A good portion of the state’s longshoremen, 400 to 500 members, work at Norfolk International Terminals (NIT), the largest of Virginia’s marine terminals. It sits on 672 acres off Hampton Boulevard. Nearly 600 additional acres will come into play with the development of Craney Island in Portsmouth. The first phase of that project isn’t scheduled for completion until 2017, but port officials say it’s key in sustaining Hampton Road’s rising profile as a dominant port.

Over the past year, the Port of Hampton Roads handled more than 2 million TEUs (20-foot equivalent units) — the standard measurement for cargo containers. By 2035, the port could handle 10 million TEUs. That would put it ahead of the country’s largest cargo port in New York. Virginia’s development into the third largest container port on the East Coast (behind New York and Savannah, Ga.) has been helped along by the productivity of longshoremen.

With technological advancements, today’s ILA members must have brains as well as brawn. “In the old days, all you needed was a strong back and a weak mind,” recalls Edward L. Brown Sr., an international vice president with the ILA who joined the union more than 50 years ago. “Now you have to be able to operate new equipment and get maximum productivity out of the equipment.”

Virginia’s state-owned ports are run by a central operator, Virginia International Terminals, an independent, nonprofit agency that can negotiate with the union. Over the years, the relationship has been pretty stable, with Virginia avoiding the massive strikes that have crippled West Coast ports. The current ILA contract for Local 1248 took effect in 2004 and expires in 2010. Unlike the West Coast work stoppage in 2002, which paralyzed ports and sent business to the East Coast, there hasn’t been a stoppage in Virginia in more than a decade.

Most longshoremen start at the port as hustlers (truck drivers). After about a year, they can move into other areas. There are jobs as chassis stackers, transtainer operators (who run the rubber-tire gantry cranes that service rail cars), straddle carrier operators who move containers into position and, finally, dockside crane operators, the highest skill level for an ILA worker.
Glaszebrook spent six years as a straddle carrier operator before moving to the big cranes, which are as tall as a 19-story hotel. When he first climbed aboard the crane, he admits to being scared. “You have to be,” he says. Amusement park rides no longer thrill him. “I don’t get on Ferris wheels. It doesn’t do anything for me.” On the other hand, there are advantages to working so high up. “You can see some beautiful sunsets.” He’s come a long way from his first job on the water as a laborer throwing cocoa beans onto ships.

▶ **Your objective**
In the paragraph of the source passage beginning "Most longshoremen start at the port," which longshoreman jobs are named? List every one. The rows that come next are drawn from a separate source and are unrelated to the source passage.

▶ **Entries shown**
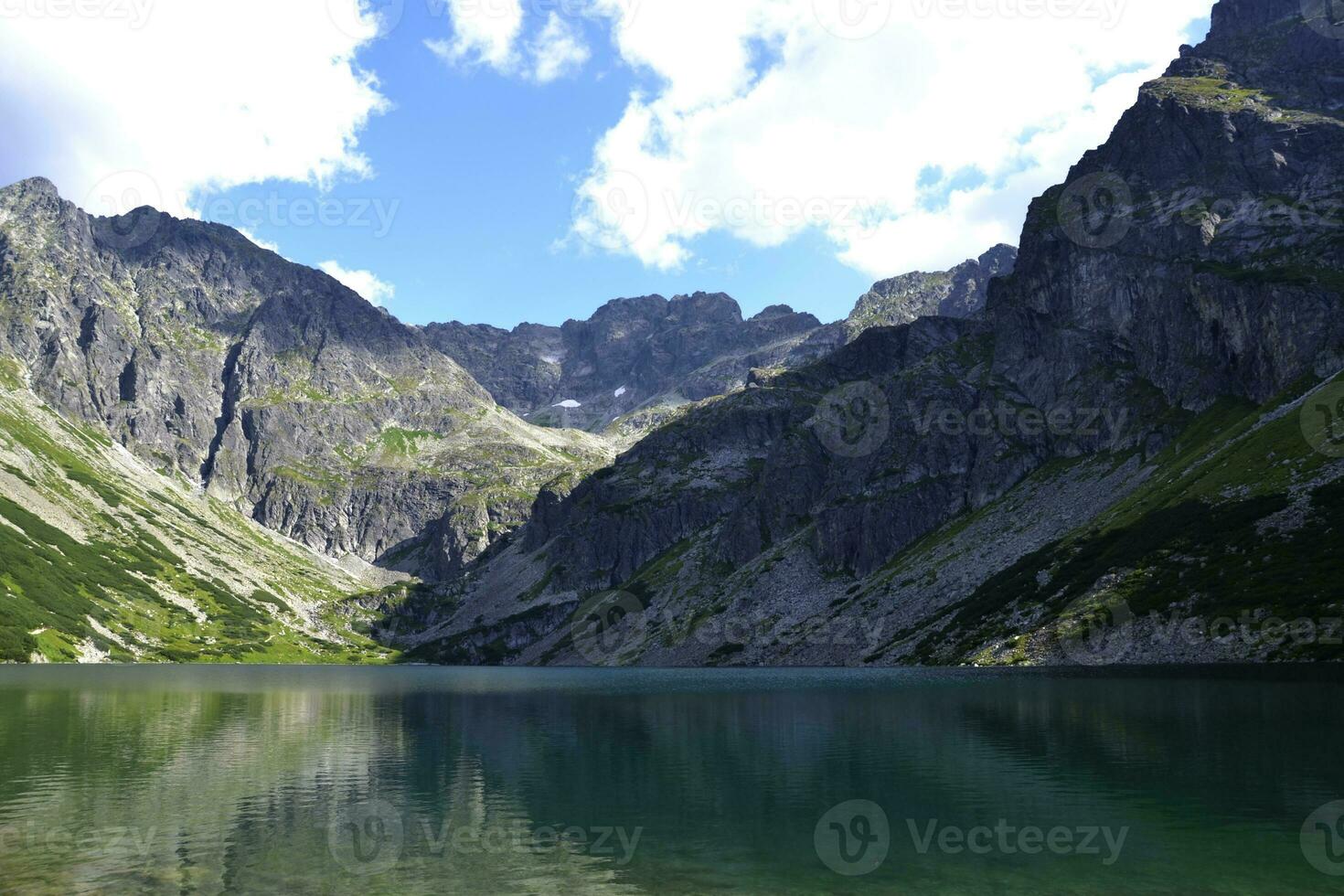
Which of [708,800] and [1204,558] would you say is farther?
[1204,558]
---
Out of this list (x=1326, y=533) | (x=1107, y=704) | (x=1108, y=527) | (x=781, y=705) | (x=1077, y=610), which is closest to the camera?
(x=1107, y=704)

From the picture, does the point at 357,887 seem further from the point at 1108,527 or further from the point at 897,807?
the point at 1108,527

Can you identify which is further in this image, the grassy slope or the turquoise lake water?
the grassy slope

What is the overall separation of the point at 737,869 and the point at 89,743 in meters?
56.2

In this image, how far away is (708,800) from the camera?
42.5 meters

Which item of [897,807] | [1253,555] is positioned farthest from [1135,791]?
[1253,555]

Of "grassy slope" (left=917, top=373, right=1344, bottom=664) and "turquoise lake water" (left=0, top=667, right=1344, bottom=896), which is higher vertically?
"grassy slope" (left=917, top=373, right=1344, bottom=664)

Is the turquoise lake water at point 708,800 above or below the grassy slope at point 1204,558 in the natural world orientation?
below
...
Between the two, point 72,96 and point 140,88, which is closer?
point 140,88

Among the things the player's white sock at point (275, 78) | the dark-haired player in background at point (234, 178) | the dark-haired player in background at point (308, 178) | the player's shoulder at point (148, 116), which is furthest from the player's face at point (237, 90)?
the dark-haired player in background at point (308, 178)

▶ **Answer in full**
- Hustlers (truck drivers)
- Chassis stackers
- Transtainer operators
- Straddle carrier operators
- Dockside crane operators